In Venezuela, Chinese electronics company CEIEC helped the de facto Maduro regime spy on de jure President Juan Guaido and his supporters. The “fatherland identity card,” implemented for the Venezuelan regime by China’s ZTE, is a digital mechanism for tracking the population and distributing scarce resources from the state, similar to prototype “social credit systems” in China. The card is obligatory for everything from everything from voting to receiving gasoline at state-subsidized prices and scarce rations (the infamous “CLAP” boxes), to Chinese and Russian Covid-19 vaccines, and also acts as a “digital wallet” for certain types of payment. Likewise, in Cuba, the technology provided by Huawei to help that nation’s communist government implement its cellphone and telecommunications architecture, was used to shut down communications among protesters during the July 2021 nationwide uprising against the Cuban government, similar to the use of such technologies in the PRC.
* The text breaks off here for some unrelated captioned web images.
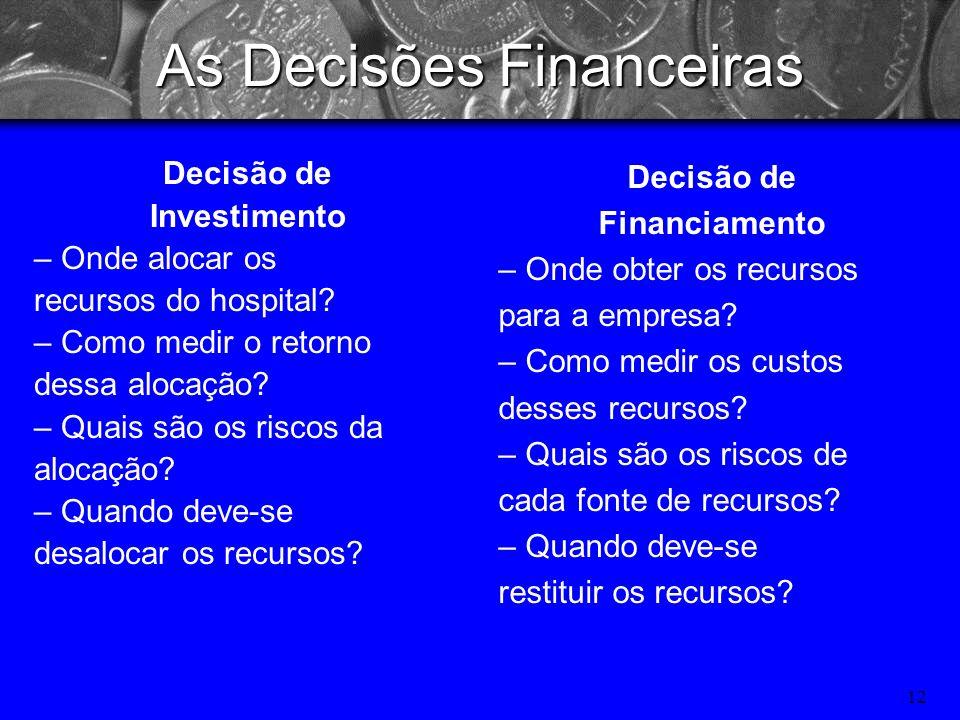 As Decisões Financeiras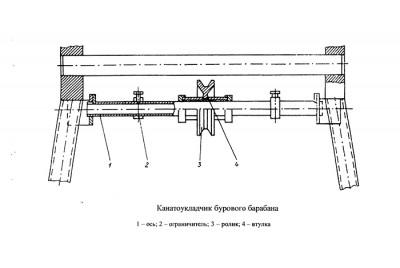 Канатоукладчик бурового барабана А50М.01.13.000
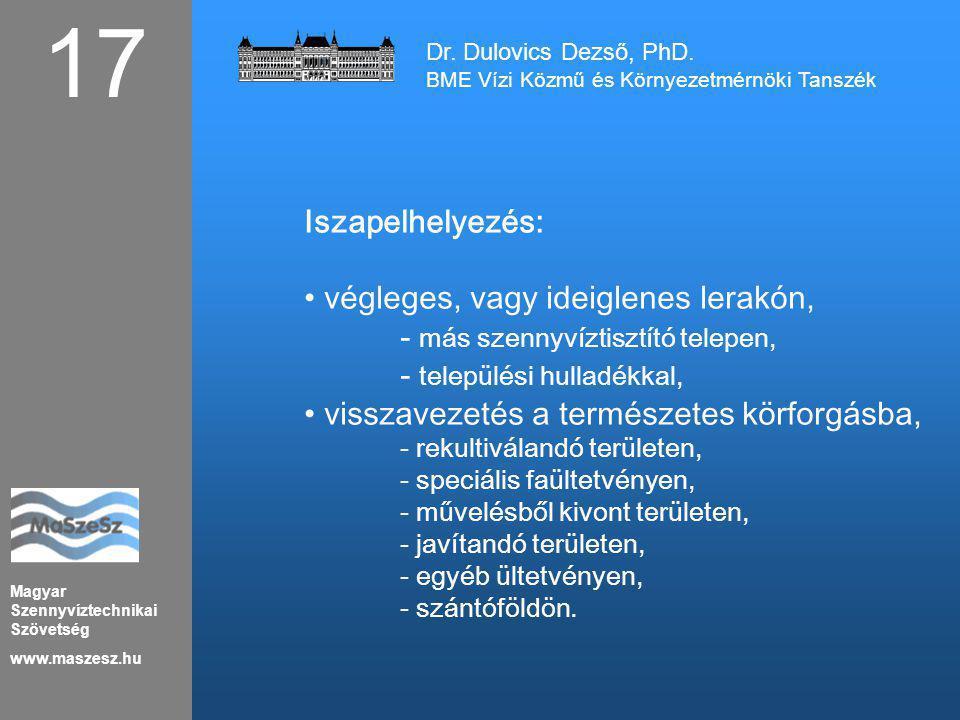 Magyar Szennyvíztechnikai Szövetség www.maszesz.hu 17 Dr. Dulovics Dezső, PhD. BME Vízi Közmű és Környezetmérnöki Tanszék Iszapelhelyezés: végleges, v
In Ecuador, the nationwide surveillance system ECU-911, built by PRC-based companies for the populist former regime of Rafael Correa, helps the government to survei, and according to his successor Lenin Moreno, even spy on, the Ecuadoran people. Additionally, in Bolivia, the similar system BOL-110, built by the Chinese for the populist regime of Evo Morales, includes facial recognition and license plate verification. It has also been used to help the regime monitor the Bolivian population. Indeed, it was used in April 2020 to help the government digitally track those suspected of having Covid-19 through obliging them to wear reporting bracelets connected to the system.
Challenges to China’s advance
While PRC-based companies have made impressive advances in digital technologies and sectors in the region, their dominance of those sectors and ability to exploit them is not a fait accompli. Latin American governments are increasingly aware of the threats that their participation in digital architectures poses to their ability to make sovereign decisions. The difficulty of partners such as the United States to share intelligence and other sensitive information with partners with such compromised architectures, and the potential reluctance of Western investors to invest in operations involving sensitive intellectual property arguably increases host government interest in the reliability of their digital architectures, including which companies and technologies participate in them.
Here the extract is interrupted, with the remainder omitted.